Reply comments are now due May 19 on proposed changes to submarine cable rules (docket 24-523), the FCC Office of International Affairs ordered Friday. The seven-day extension will allow parties more time to gather information needed for replies, it said. The subsea cable NPRM was adopted unanimously by the FCC commissioners in November (see 2411210006).
The Irregulators raised questions about the retirement of copper lines by major providers in a filing posted Friday in docket 80-286. The group pointed to a regulatory accounting filing that Verizon made in New York, suggesting that the costs of copper networks are often overstated. LTC Consulting and X-labs are among those supporting the Irregulators' work (see 2505070017).

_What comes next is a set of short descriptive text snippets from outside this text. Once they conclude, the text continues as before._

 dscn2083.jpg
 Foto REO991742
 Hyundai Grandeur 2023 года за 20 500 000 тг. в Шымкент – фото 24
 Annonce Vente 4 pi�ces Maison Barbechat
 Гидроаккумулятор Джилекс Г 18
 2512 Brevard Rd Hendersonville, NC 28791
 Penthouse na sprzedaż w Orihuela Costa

Utility companies Dominion Energy and Xcel Energy this week slammed comments in an NCTA letter last month on pole attachments. “NCTA demands a thirty day timeline for approval of all attacher-proposed third-party contractors, coupled with a ‘deemed approved’ remedy applicable in any case where the requested timeline is not met,” said a filing in docket 17-84. “NCTA’s proposal is contrary to critical factual determinations made by the Commission in its 2018 Pole Attachment Order, unnecessary, and completely at odds with the safety practices, processes, and policies of electric utility companies.”
The National Consumer Law Center and others representing the interests of prisoners and their families filed in support of the FCC’s July order implementing the Martha Wright-Reed Act of 2022 in an amicus brief filed Thursday at the 1st U.S. Circuit Court of Appeals (24-8028).
The FCC Wireline Bureau suspended “indefinitely” deadlines to file public comments and reply comments on a Talton petition seeking a waiver of the commission’s rules capping the rates for audio and video for incarcerated people provided to U.S. Immigration and Customs Enforcement. The suspension came after the United Church of Christ (UCC) Media Justice Ministry protested Talton’s failure to provide data that the ministry needs to comment on the petition (see 2505020024).
The FCC Consumer and Governmental Affairs Bureau this week released the telecom relay service (TRS) funding and payment formulas for the program year beginning July 1. The report is based on numbers calculated by TRS administrator Rolka Loube Associates. The rates listed for the next program year are $6.1229 per minute for traditional TRS (TTY), $7.2539 for speech-to-speech service, and $2.7867 for captioned telephone service. All the rates have increased sharply since the 2020-21 program year, led by TTY, which is up 63.2%, the report said.
USTelecom urged the FCC to reject an April filing that sought an “immediate halt” of four Wireline Bureau orders released in March whose goal was to quicken copper retirements (see 2503200056). Filing as the Irregulators, LTC Consulting and X-labs said the bureau shouldn’t be allowed to issue the order on delegated authority without commission debate or public comment.
Projected USF demand for Q3 is $2.114 billion, which is $72.4 million less than Q2, a 3.3% drop, said a recent filing by the Universal Service Administrative Co. “The decrease in overall USF demand is caused by decreases in demand for three of the constituent funds of the USF, offset by an increase in the Rural Health Fund,” USAC said.
Mountain Communications will pay a $12,000 civil penalty after reaching a settlement with the FCC Enforcement Bureau over unauthorized transfers of control, said a consent decree released Tuesday. Mountain self-reported four prior transactions that resulted in a minority owner, Larry Sisler, acquiring 100% ownership in the company. Mountain didn’t get FCC approval for the transfers, the consent decree said. Along with the monetary penalty, Mountain has agreed to create a compliance plan and file compliance reports with the FCC for three years.